Wednesday, April 4, 2012

Why Not Thorium | Lab Business Magazine Article



When Canadian scientists set out to design nuclear reactors in the early 1950s, they did so with an eye to the future, the far future, when uranium supplies ran out. The Canada Deuterium Uranium (CANDU) reactor, the product of this foresight, can burn thorium as well as uranium. At the time of the initial design, burning thorium, a cleaner burning nuclear fuel, seemed fantastic—the market wanted uranium reactors, and besides, thorium burns so hot that scientists had no technology at the time to actually burn thorium.

Now we do. Robotics can now support the thorium cycle in a commercial environment, giving way to the possibility of a commercial-scale CANDU reactor burning thorium.

Now it seems that thorium’s time—a time Canadian scientists envisioned at the dawn of the nuclear age—has finally come, as China’s growing economy adopts thorium reactors, as countries around the world look more closely at their growing energy needs, at the dangers associated with nuclear power, and the inadequacy of so many renewable energy sources.

The Canadian perspective
In the 1950s, Canadian scientists designed nuclear reactors to use natural uranium, instead of enriched uranium, in an effort to combat nuclear proliferation. “[Canadian labs] designed a technology that worked with natural uranium,” says Dr. Dave Novog, Associate Professor in the Department of Engineering Physics at McMaster University. “This meant we didn’t need enrichment facilities that could be construed as being weapons. In fact, we’re quite far from any technology that would be needed for weapons.”


Canada poured hundreds of thousands of dollars into thorium research in the 1950s and 60s, planning to eventually migrate to a domestic thorium cycle and sell the country’s substantial uranium stores as other countries run dry. Knowing the necessities of a thorium cycle, scientists designed the reactor to one day flourish in a thorium economy.

“The developers always had this thorium cycle in mind,” says Dr. Dan Meneley, former Chief Engineer of Atomic Energy of Canada Limited. “I’d say a fair amount of good management and a whole lot of luck went into those reactors.”

So why use uranium at all?
“Things that happen early on tend to determine which way a country goes with a given technology,” Meneley says. “You can’t run a nuclear reactor without a fissile material and thorium doesn’t come with a fissile material. Without the technology to support thorium in the beginning, our only choice was to use natural uranium in our nuclear reactors, so that’s what we used.”

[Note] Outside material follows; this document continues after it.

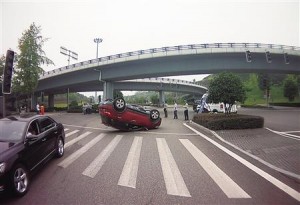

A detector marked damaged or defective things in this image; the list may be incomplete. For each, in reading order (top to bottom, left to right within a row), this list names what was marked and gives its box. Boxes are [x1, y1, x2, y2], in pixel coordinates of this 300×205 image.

overturned red car [98, 98, 162, 131]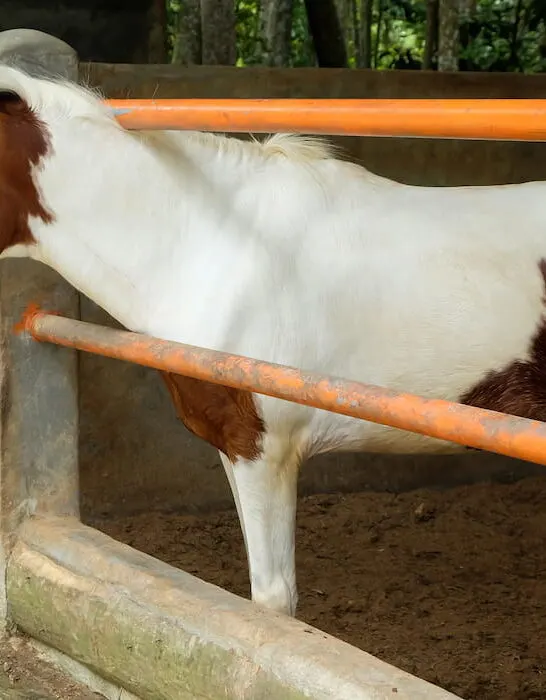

Thorium becomes uranium 233 in a thorium reactor. Advanced reprocessing at substantial cost is necessary in the thorium-to-uranium conversion.

While they used natural uranium as a fuel source, Canadian scientists developed early CANDU reactors with a thorium agenda. And for good reason. Canada holds about 100,000 tons of thorium according to the World Nuclear Association, outstripped only by India (360,000), Australia (300,000), Norway (170,000), the U.S. (160,000) and possibly China.

The dollar economy
Canada possesses large stores of thorium and the technology to use it, but, like most other nuclear countries, continues to burn uranium for fuel.

“It’s much cheaper to do things the way we do right now,” says Dr. Adriaan Buijs, President of the Canadian Nuclear Society. “We do have large quantities of thorium, but we also have one of the largest reserves of uranium on the planet. At the moment, thorium simply isn’t a priority for us and that’s why we’re not focused on it. In China, it’s a different story.”

According to Buijs, thorium is burning in CANDU reactors in China today. “The reactors we designed are the only type of reactor that can use thorium essentially as they are,” he explains. Canada holds enough uranium to power its nuclear reactors for decades while still exporting to countries like India with rising demand.

For any country to migrate to a thorium cycle, the associated costs must drop. Currently, thorium costs about $5,000 per kilogram compared to uranium 235 at $40. However, the World Nuclear Association projects thorium could drop as low as $10 per kilogram when mined en masse.

A one gigawatt uranium plant costs about $1.1 billion to build and $30 million to fuel annually. The World Nuclear Association says a thorium plant of equal size could cost as little as $250 million and fuelling it might cost $1 million annually.

Experts believe this is the future of energy mass production and it will come when necessity dictates. “For somewhere like Germany or Italy, life is going to be very painful when oil is up to $300 per barrel,” says Meneley. “We can’t count on natural gas and we can’t count on oil. Without nuclear, and thorium as a significant part of that, it will be a low energy future.”